Heart: Fanatic (Sony)
It has been a big year for Heart who seem to be working on phase three of a lengthy career.
They were the late seventies folk, pop and rock duo of hits such as Dreamboat Annie, Magic Man and Barracuda.
After a few fallow years Heart returned in 1985 with a self-titled and streamlined arena rock album that featured blockbuster hits like What About Love, These Dreams and Never.
A couple of years ago Heart released Red Velvet Car that became a surprise top-ten album seller and this new disc titled Fanatic, is also shifting units at a brisk pace, while earning some very good notices.
The group, or make that Anne and Nancy Wilson, have published a memoir Kicking And Dreaming: A Story Of Heart, Soul And Rock ‘n’ Roll while they have also released a four CD career retrospective titled Strange Euphoria.
Fanatic finds the Wilson sisters returning to the harder guitar rock of yesteryear with the edgy and angular rhythms of the title track as well as the rootsy and bluesy Skin And Bones.
Heart always cited the rock and folk side of Led Zeppelin as a major influence and this can be heard again on 59 Crunch which, as the sisters say in their liner notes, has “free associated psycho-surfer lyrics”.
There are folky fond memories from Heart of their days living in the lower mainland with Rock Deep (Vancouver) while they team up with Sarah McLachlan for the ballad Walkin’ Good which sounds like an updated personal assessment with the line “anyway, I’m OK.”
Producer Ben Mink of k.d. lang fame produces and accentuates a lot of the songs on Fanatic with strings as played by him that sweetens the sound making Fanatic a much better album than anticipated.
I don’t hear a killer single here but old Heart fans will be delighted with this solid album.
Songs From The Silver Screen (Columbia)
Jackie Enavcho became quite the little cottage industry last year with three releases and a video that all sold very well.
The petite 12 year old from Pittsburgh with her amazing fully grown adult voice took the pop/classical music scene by storm and her handlers seem to be aiming for even more crossover success with this album of songs made popular from movies (the movies where each song comes from follows the song title on the liner).
Almost all of the songs are age appropriate meaning there is nothing sung that might be construed as being too mature or adult oriented for a pre-teen but you can imagine the platonic romance a young girl entering puberty might feel in songs such as Some Enchanted Evening (South Pacific) and
When I Fall In Love (Sleepless In Seattle).
One song even explores, at least tenuously, romantic, and perhaps sexual awakening with The Summer Knows (Summer of ‘42) which was about a young lads loss of innocence.
The rest of the songs here are bon hommie tunes with absolutely no inappropriate overtones and explorations in the wonderment of Pure Imagination (Willy Wonka And The Chocolate Factory), Can You Feel The Love Tonight (Lion King), What A Wonderful World (Good Morning Vietnam), My Heart Will Go On (Titanic) and The Music Of The Night (Phantom Of The Opera).
Songs From The Silver Screen makes for solid family entertainment but I still wonder where the little girl went to in the mix when I hear a Jackie Evancho recording.
These songs are done with reverence and maybe a little too much gravitas to the material and I wonder where this comes from…the handlers or the wee lass herself.
Fans should note that this 12-song CD also comes as a CD/DVD.
Free The Music
I remember reviewing the debut album from Zac Brown a few years back where I announced my coverage as something of a public service.

[THE DATA]
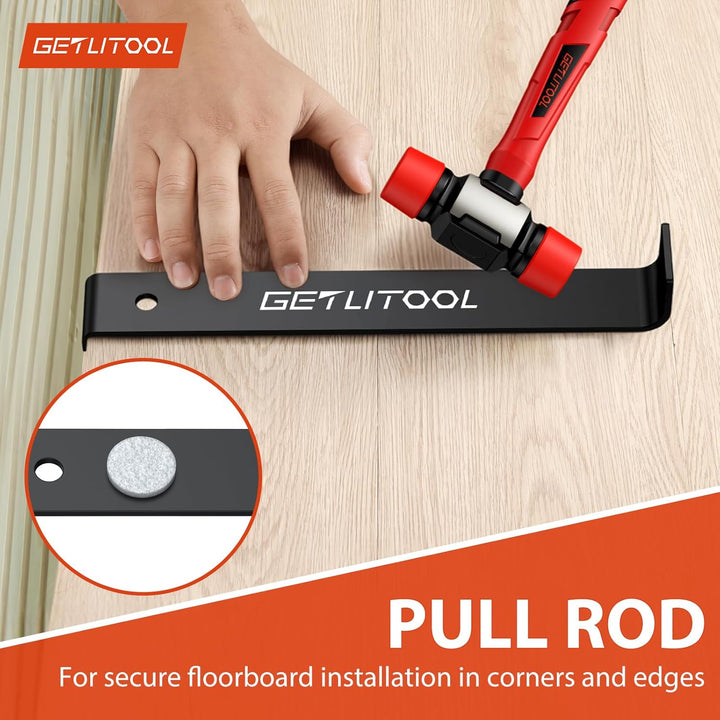 GETLITOOL Laminat Verlegeset, 64tlg Bodenleger Werkzeug mit Zugeisen, Schlagklotz mit Griff, 60x Abs
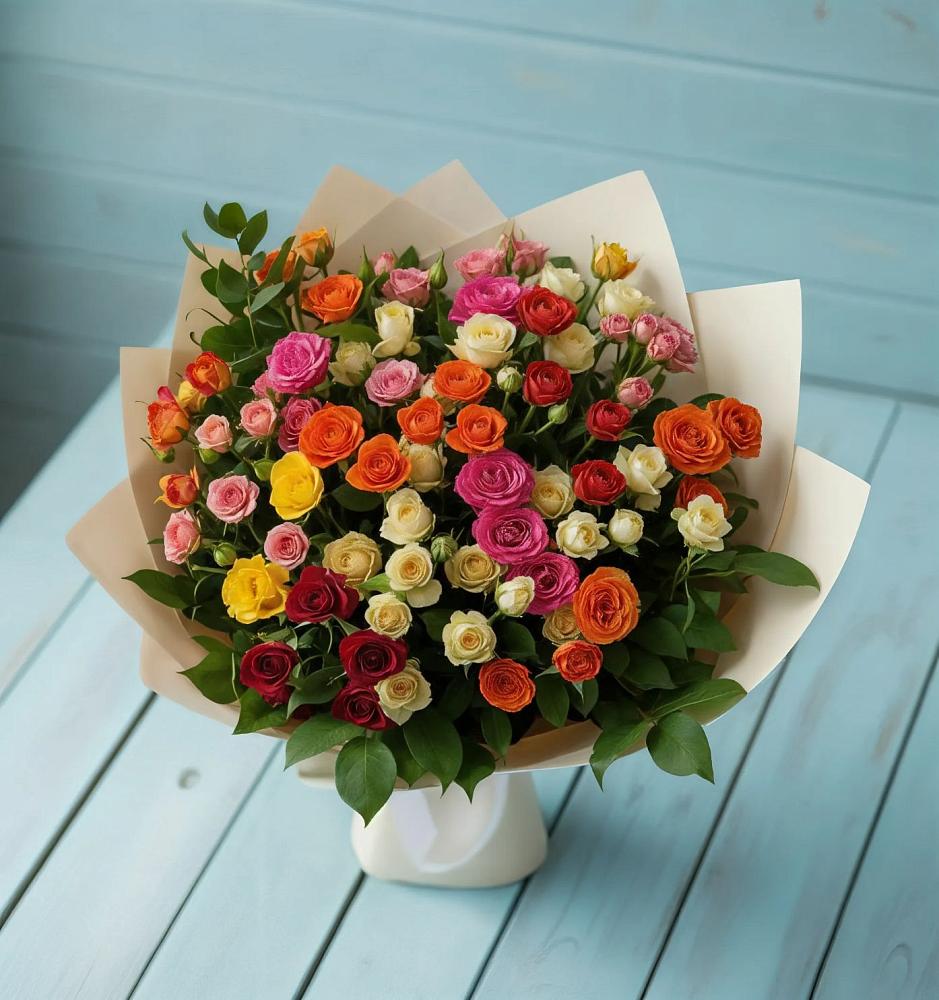 Букет Микс из разноцветных кустовых роз в Красном Воронежской области
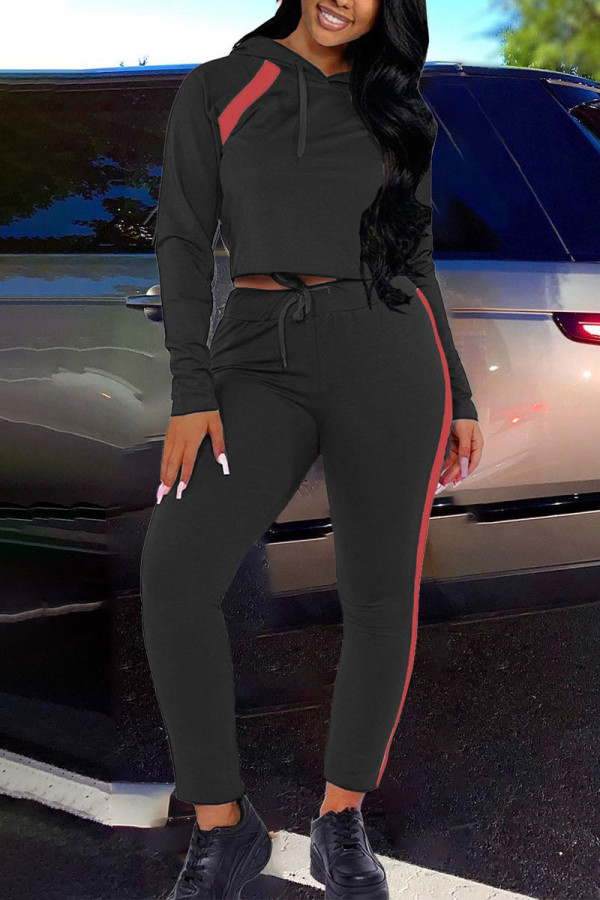Black Daily Solid Patchwork Hooded Collar Long Sleeve Two Pieces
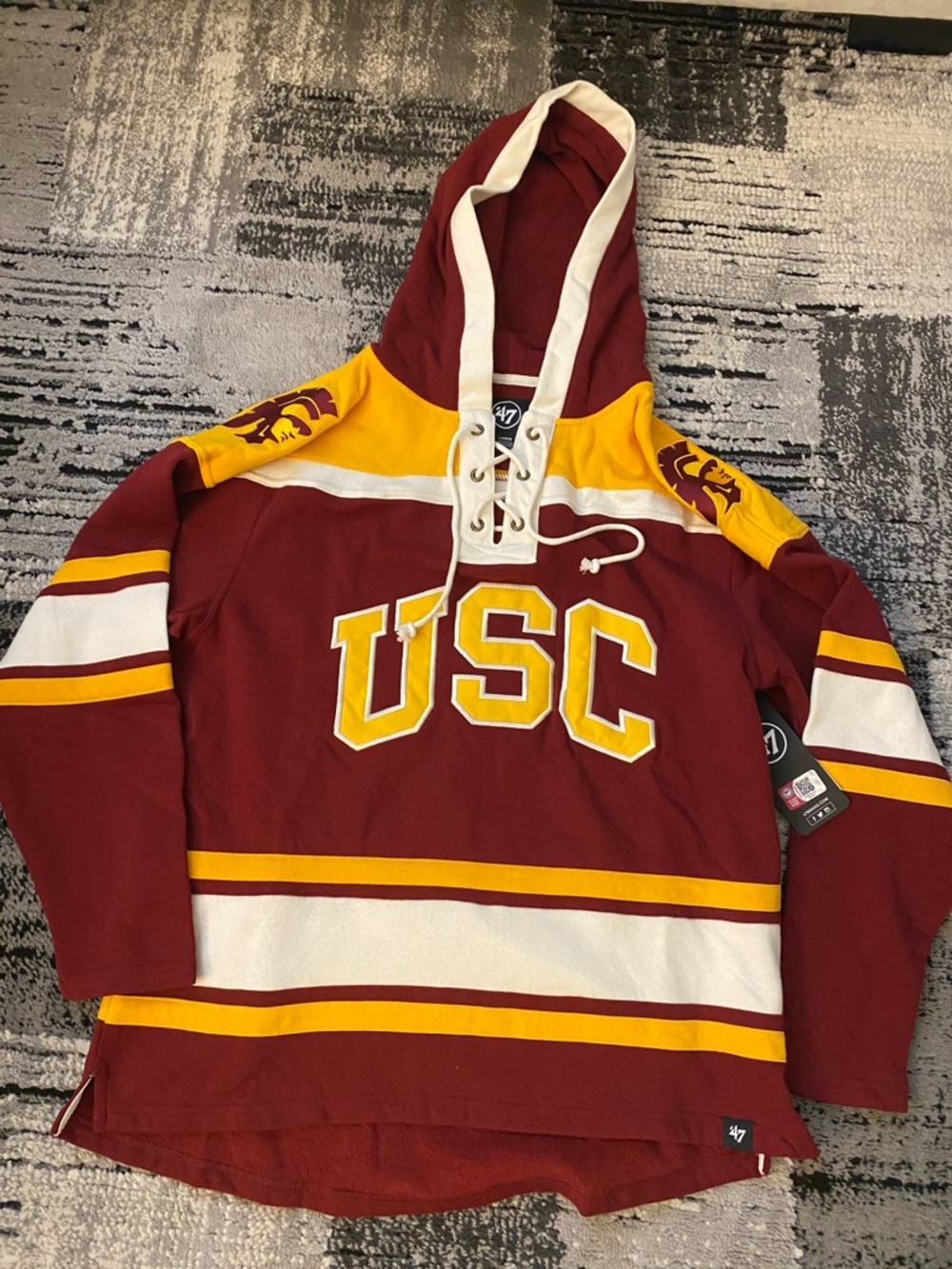 New Men’s ‘47 Brand USC Trojans Old Time Jersey Hoodie Large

[TRY IT]
Copy out the album reviews word for word, everything from "One song even" down to "Jackie Evancho recording.".

[WRITTEN RESPONSE]
One song even explores, at least tenuously, romantic, and perhaps sexual awakening with The Summer Knows (Summer of ‘42) which was about a young lads loss of innocence.
The rest of the songs here are bon hommie tunes with absolutely no inappropriate overtones and explorations in the wonderment of Pure Imagination (Willy Wonka And The Chocolate Factory), Can You Feel The Love Tonight (Lion King), What A Wonderful World (Good Morning Vietnam), My Heart Will Go On (Titanic) and The Music Of The Night (Phantom Of The Opera).
Songs From The Silver Screen makes for solid family entertainment but I still wonder where the little girl went to in the mix when I hear a Jackie Evancho recording.